Las finales se desarrollaron con normalidad, Jorge se quedó con el bronce en su categoría y Julia obtuvo el oro.
Las ceremonias de premiación fueron una después de la otra y a Jorge se le llenaron los ojos de lágrimas cuando sintió los acordes del himno nacional, tocado en honor a Julia. Estaba conforme con haber logrado un tercer lugar, pero en lo más profundo de su corazón sentía la frustración de no haber obtenido el triunfo. Era consciente que debía trabajar más para alcanzar esa meta.
Al regreso a Montevideo fueron recibidos con honores por las autoridades del Comité Olímpico, por ser los únicos en obtener medallas en este tipo de competición.
Todo volvió a la normalidad y Jorge siguió practicando con ahínco, con el fin de mejorar sus marcas.
Un tiempo más tarde, un día en el que Jorge practicaba en la piscina, apareció Julia de visita. Se trataba de un día especial, fuera de la rutina. Lucía se encontraba enferma con gripe por lo que al joven lo habían acercado al club, temprano por la mañana y dejado a cargo del entrenador. Cuando terminara el entrenamiento llamarían para que lo vinieran a buscar.
Con el arribo de Julia los planes cambiaron. Los jóvenes fueron a la cafetería a tomar un té. Allí conversaron animadamente.
De pronto Julia preguntó a su compañero – ¿Sabes bailar?
– Antes del accidente era un buen bailarín – fue la respuesta de éste.
– Entonces te voy a invitar a la fiesta de cumpleaños de mi hermana menor. Cumple los quince y mis padres organizaron una reunión en un club. Me gustaría que me acompañaras. Yo te vengo a buscar y te regreso cuando termine.
– Pero te vas a pasar la noche cuidándome – expresó Jorge
– Todo lo contrario, me encanta estar contigo. Lo paso muy bien, tenemos muchas cosas en común.
Así quedó acordado y cuando la joven acompañó al ciego hasta su domicilio le planteo el caso a la familia, que estuvo de acuerdo en que fuera a la fiesta.
Danzaron toda la noche y tuvieron una conversación fluida. La cercanía de sus cuerpos durante el baile hizo que sus sentimientos fueran más allá de una simple amistad. Se dieron cuenta que estaban enamorados uno del otro. Esa noche comenzó un idilio que, con el tiempo, los llevaría al altar.
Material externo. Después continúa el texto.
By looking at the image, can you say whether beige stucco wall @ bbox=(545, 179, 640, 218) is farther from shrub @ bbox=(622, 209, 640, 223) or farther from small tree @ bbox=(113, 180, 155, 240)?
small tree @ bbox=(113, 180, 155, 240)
Lucía se percató que su papel protagónico en la relación con Jorge había terminado. En adelante su posición sería secundaria.
Otra mujer ocuparía un lugar preferencial en la vida del ciego, Julia, pero el cariño que ella había adquirido hacia el joven haría que siguiera ayudando de la forma más conveniente para éste.